Et en cela, il recrée une certaine magie mystérieuse des films d’antan, où le créateur s’amourachait de sa créature, quitte à en oublier ses méfaits, dans un lien unique d’apparition de vie. On rejoue à Dieu, et pourtant on pardonne tout. La grande originalité de Splice est de se concentrer sur un étrange triangle que l’on sait (du côté spectateur) faussé dès le début, entre deux egos démesurés aux passions frustrés (création d’une famille pour lui, enfance difficile pour elle), et une mutante pleine de vie (on aura du mal à y reconnaitre la française Delphine Chanéac). Et ce n’est que dans les dernières minutes que nous aurons quelques vraies scènes de pseudo action, bien emmitouflées dans un hommage d’époque (course dans la brume et complètement inutile) au genre, où le réalisateur multiplie les effets pour bien faire comprendre qu’il ne s’agit pas d’une maladresse. Pour des dernières minutes comme il sait le distiller depuis Cube, montrant que les plus dérangés sont au final nos amis les humains, et non ses mélanges génétiques aux formes étranges. On regrettera juste un manque de repères face à l’évolution (rapide) de Dern, créature symbiotique devenu au final quasiment mythologique (des ailes, des griffes..), sorte de fantasme vivant pour biologiste, qui devient l’enjeu du film entre la mère et le père, l’une tendant à reproduire sa cellule familiale, l’autre à y perdre sa testostérone.

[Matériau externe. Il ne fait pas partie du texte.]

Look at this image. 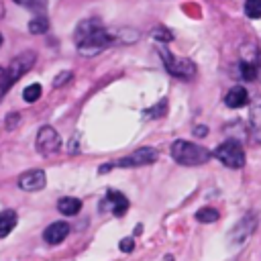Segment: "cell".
Listing matches in <instances>:
<instances>
[{
    "instance_id": "6da1fadb",
    "label": "cell",
    "mask_w": 261,
    "mask_h": 261,
    "mask_svg": "<svg viewBox=\"0 0 261 261\" xmlns=\"http://www.w3.org/2000/svg\"><path fill=\"white\" fill-rule=\"evenodd\" d=\"M73 39H75V47L82 55L90 57V55H96L100 51H104L106 47H110L114 43V35L108 33L100 20L96 18H90V20H82L73 33Z\"/></svg>"
},
{
    "instance_id": "7a4b0ae2",
    "label": "cell",
    "mask_w": 261,
    "mask_h": 261,
    "mask_svg": "<svg viewBox=\"0 0 261 261\" xmlns=\"http://www.w3.org/2000/svg\"><path fill=\"white\" fill-rule=\"evenodd\" d=\"M33 63H35V53L33 51H24V53H20V55H16L10 63H8V67L6 69H2V80H0V96L6 92V90H10L31 67H33Z\"/></svg>"
},
{
    "instance_id": "3957f363",
    "label": "cell",
    "mask_w": 261,
    "mask_h": 261,
    "mask_svg": "<svg viewBox=\"0 0 261 261\" xmlns=\"http://www.w3.org/2000/svg\"><path fill=\"white\" fill-rule=\"evenodd\" d=\"M169 151H171V157L181 165H202L210 159V153L204 147L190 141H181V139L173 141Z\"/></svg>"
},
{
    "instance_id": "277c9868",
    "label": "cell",
    "mask_w": 261,
    "mask_h": 261,
    "mask_svg": "<svg viewBox=\"0 0 261 261\" xmlns=\"http://www.w3.org/2000/svg\"><path fill=\"white\" fill-rule=\"evenodd\" d=\"M157 157H159V153H157L153 147H141V149H137L135 153H130V155L124 157V159L112 161V163H108V165H102V167H100V173L110 171L112 167H139V165H151V163L157 161Z\"/></svg>"
},
{
    "instance_id": "5b68a950",
    "label": "cell",
    "mask_w": 261,
    "mask_h": 261,
    "mask_svg": "<svg viewBox=\"0 0 261 261\" xmlns=\"http://www.w3.org/2000/svg\"><path fill=\"white\" fill-rule=\"evenodd\" d=\"M159 55H161V59H163L165 69H167L171 75L181 77V80L194 77V73H196V65H194L190 59H186V57H177V55L169 53L165 47H159Z\"/></svg>"
},
{
    "instance_id": "8992f818",
    "label": "cell",
    "mask_w": 261,
    "mask_h": 261,
    "mask_svg": "<svg viewBox=\"0 0 261 261\" xmlns=\"http://www.w3.org/2000/svg\"><path fill=\"white\" fill-rule=\"evenodd\" d=\"M214 157H216L220 163H224L226 167H230V169H239V167L245 165V151H243V147H241L237 141H232V139L220 143V145L214 149Z\"/></svg>"
},
{
    "instance_id": "52a82bcc",
    "label": "cell",
    "mask_w": 261,
    "mask_h": 261,
    "mask_svg": "<svg viewBox=\"0 0 261 261\" xmlns=\"http://www.w3.org/2000/svg\"><path fill=\"white\" fill-rule=\"evenodd\" d=\"M61 147V139L57 135L55 128L51 126H43L39 133H37V151L43 153V155H51L55 151H59Z\"/></svg>"
},
{
    "instance_id": "ba28073f",
    "label": "cell",
    "mask_w": 261,
    "mask_h": 261,
    "mask_svg": "<svg viewBox=\"0 0 261 261\" xmlns=\"http://www.w3.org/2000/svg\"><path fill=\"white\" fill-rule=\"evenodd\" d=\"M45 184H47V177H45V171H41V169L24 171L18 177V188L24 192H39L45 188Z\"/></svg>"
},
{
    "instance_id": "9c48e42d",
    "label": "cell",
    "mask_w": 261,
    "mask_h": 261,
    "mask_svg": "<svg viewBox=\"0 0 261 261\" xmlns=\"http://www.w3.org/2000/svg\"><path fill=\"white\" fill-rule=\"evenodd\" d=\"M255 222H257V220H255V216H251V214H249V216H245V218L234 226V230L230 232V237H228V239H230V243H232V245H241L243 241H247V239H249V234L255 230Z\"/></svg>"
},
{
    "instance_id": "30bf717a",
    "label": "cell",
    "mask_w": 261,
    "mask_h": 261,
    "mask_svg": "<svg viewBox=\"0 0 261 261\" xmlns=\"http://www.w3.org/2000/svg\"><path fill=\"white\" fill-rule=\"evenodd\" d=\"M67 232H69V226L65 222H53V224H49L45 228L43 237H45V241L49 245H57V243H61L67 237Z\"/></svg>"
},
{
    "instance_id": "8fae6325",
    "label": "cell",
    "mask_w": 261,
    "mask_h": 261,
    "mask_svg": "<svg viewBox=\"0 0 261 261\" xmlns=\"http://www.w3.org/2000/svg\"><path fill=\"white\" fill-rule=\"evenodd\" d=\"M247 102H249V94H247V90H245L243 86L230 88V90L226 92V96H224V104H226L228 108H241V106H245Z\"/></svg>"
},
{
    "instance_id": "7c38bea8",
    "label": "cell",
    "mask_w": 261,
    "mask_h": 261,
    "mask_svg": "<svg viewBox=\"0 0 261 261\" xmlns=\"http://www.w3.org/2000/svg\"><path fill=\"white\" fill-rule=\"evenodd\" d=\"M249 122H251V133L257 141H261V98H257L251 106V114H249Z\"/></svg>"
},
{
    "instance_id": "4fadbf2b",
    "label": "cell",
    "mask_w": 261,
    "mask_h": 261,
    "mask_svg": "<svg viewBox=\"0 0 261 261\" xmlns=\"http://www.w3.org/2000/svg\"><path fill=\"white\" fill-rule=\"evenodd\" d=\"M106 200H108V204H110V208H112V212L116 216H122L126 212V208H128V200L118 192H110Z\"/></svg>"
},
{
    "instance_id": "5bb4252c",
    "label": "cell",
    "mask_w": 261,
    "mask_h": 261,
    "mask_svg": "<svg viewBox=\"0 0 261 261\" xmlns=\"http://www.w3.org/2000/svg\"><path fill=\"white\" fill-rule=\"evenodd\" d=\"M16 226V212L14 210H2L0 212V239L6 237Z\"/></svg>"
},
{
    "instance_id": "9a60e30c",
    "label": "cell",
    "mask_w": 261,
    "mask_h": 261,
    "mask_svg": "<svg viewBox=\"0 0 261 261\" xmlns=\"http://www.w3.org/2000/svg\"><path fill=\"white\" fill-rule=\"evenodd\" d=\"M57 208H59L61 214L73 216V214H77V212L82 210V202H80L77 198H61V200L57 202Z\"/></svg>"
},
{
    "instance_id": "2e32d148",
    "label": "cell",
    "mask_w": 261,
    "mask_h": 261,
    "mask_svg": "<svg viewBox=\"0 0 261 261\" xmlns=\"http://www.w3.org/2000/svg\"><path fill=\"white\" fill-rule=\"evenodd\" d=\"M47 29H49V20H47L45 14H35V16L31 18V22H29V31H31L33 35H41V33H45Z\"/></svg>"
},
{
    "instance_id": "e0dca14e",
    "label": "cell",
    "mask_w": 261,
    "mask_h": 261,
    "mask_svg": "<svg viewBox=\"0 0 261 261\" xmlns=\"http://www.w3.org/2000/svg\"><path fill=\"white\" fill-rule=\"evenodd\" d=\"M14 2L24 6V8H29V10H33V12H37V14H43L45 4H47V0H14Z\"/></svg>"
},
{
    "instance_id": "ac0fdd59",
    "label": "cell",
    "mask_w": 261,
    "mask_h": 261,
    "mask_svg": "<svg viewBox=\"0 0 261 261\" xmlns=\"http://www.w3.org/2000/svg\"><path fill=\"white\" fill-rule=\"evenodd\" d=\"M196 220L198 222H214V220H218V212L214 208H200L196 212Z\"/></svg>"
},
{
    "instance_id": "d6986e66",
    "label": "cell",
    "mask_w": 261,
    "mask_h": 261,
    "mask_svg": "<svg viewBox=\"0 0 261 261\" xmlns=\"http://www.w3.org/2000/svg\"><path fill=\"white\" fill-rule=\"evenodd\" d=\"M245 14L249 18H261V0H247L245 2Z\"/></svg>"
},
{
    "instance_id": "ffe728a7",
    "label": "cell",
    "mask_w": 261,
    "mask_h": 261,
    "mask_svg": "<svg viewBox=\"0 0 261 261\" xmlns=\"http://www.w3.org/2000/svg\"><path fill=\"white\" fill-rule=\"evenodd\" d=\"M22 98H24L27 102H35V100H39V98H41V86H39V84H31V86H27L24 92H22Z\"/></svg>"
},
{
    "instance_id": "44dd1931",
    "label": "cell",
    "mask_w": 261,
    "mask_h": 261,
    "mask_svg": "<svg viewBox=\"0 0 261 261\" xmlns=\"http://www.w3.org/2000/svg\"><path fill=\"white\" fill-rule=\"evenodd\" d=\"M241 73H243L245 80H255V77H257V65H255V63L241 61Z\"/></svg>"
},
{
    "instance_id": "7402d4cb",
    "label": "cell",
    "mask_w": 261,
    "mask_h": 261,
    "mask_svg": "<svg viewBox=\"0 0 261 261\" xmlns=\"http://www.w3.org/2000/svg\"><path fill=\"white\" fill-rule=\"evenodd\" d=\"M153 39H155V41H161V43H167V41L173 39V35H171L165 27H157V29L153 31Z\"/></svg>"
},
{
    "instance_id": "603a6c76",
    "label": "cell",
    "mask_w": 261,
    "mask_h": 261,
    "mask_svg": "<svg viewBox=\"0 0 261 261\" xmlns=\"http://www.w3.org/2000/svg\"><path fill=\"white\" fill-rule=\"evenodd\" d=\"M165 106H167V102H165V100H161V102H159V106H155V108H151V110H147L145 114H147L149 118H153V116H159L157 112H161V114H163V112H165Z\"/></svg>"
},
{
    "instance_id": "cb8c5ba5",
    "label": "cell",
    "mask_w": 261,
    "mask_h": 261,
    "mask_svg": "<svg viewBox=\"0 0 261 261\" xmlns=\"http://www.w3.org/2000/svg\"><path fill=\"white\" fill-rule=\"evenodd\" d=\"M69 77H71V73H69V71H63L61 75H57V77L53 80V86H55V88H57V86H63V84H65Z\"/></svg>"
},
{
    "instance_id": "d4e9b609",
    "label": "cell",
    "mask_w": 261,
    "mask_h": 261,
    "mask_svg": "<svg viewBox=\"0 0 261 261\" xmlns=\"http://www.w3.org/2000/svg\"><path fill=\"white\" fill-rule=\"evenodd\" d=\"M120 251L130 253V251H133V239H124V241H120Z\"/></svg>"
},
{
    "instance_id": "484cf974",
    "label": "cell",
    "mask_w": 261,
    "mask_h": 261,
    "mask_svg": "<svg viewBox=\"0 0 261 261\" xmlns=\"http://www.w3.org/2000/svg\"><path fill=\"white\" fill-rule=\"evenodd\" d=\"M206 133H208V128H206V126H198V128H196V135H198V137H204Z\"/></svg>"
},
{
    "instance_id": "4316f807",
    "label": "cell",
    "mask_w": 261,
    "mask_h": 261,
    "mask_svg": "<svg viewBox=\"0 0 261 261\" xmlns=\"http://www.w3.org/2000/svg\"><path fill=\"white\" fill-rule=\"evenodd\" d=\"M257 77H259V80H261V63H259V65H257Z\"/></svg>"
},
{
    "instance_id": "83f0119b",
    "label": "cell",
    "mask_w": 261,
    "mask_h": 261,
    "mask_svg": "<svg viewBox=\"0 0 261 261\" xmlns=\"http://www.w3.org/2000/svg\"><path fill=\"white\" fill-rule=\"evenodd\" d=\"M0 45H2V35H0Z\"/></svg>"
},
{
    "instance_id": "f1b7e54d",
    "label": "cell",
    "mask_w": 261,
    "mask_h": 261,
    "mask_svg": "<svg viewBox=\"0 0 261 261\" xmlns=\"http://www.w3.org/2000/svg\"><path fill=\"white\" fill-rule=\"evenodd\" d=\"M0 73H2V67H0Z\"/></svg>"
}]
</instances>
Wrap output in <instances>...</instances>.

Désiré depuis longtemps (le film s’est tourné en 2008), Splice est arrivé comme on l’espérait ajouter une plus value à la filmographie de Vincenzo Natali. Le (encore) jeune réalisateur canadien continue donc dans sa lancée fantastique en offrant une synthèse en images de sa filmographie, entre les dérives d’un grand groupe tel que vu dans Cypher, la noirceur des âmes et des idées humaines condensées comme Cube, et un récit se limitant encore une fois à très peu de décors (poussé à ses limites dans Nothing). Et oui, on peut faire simple et bon, il suffit de quelques idées percutantes. Et donc d’une certaine poésie.. Car on parle avant tout ici d’amour, bordel.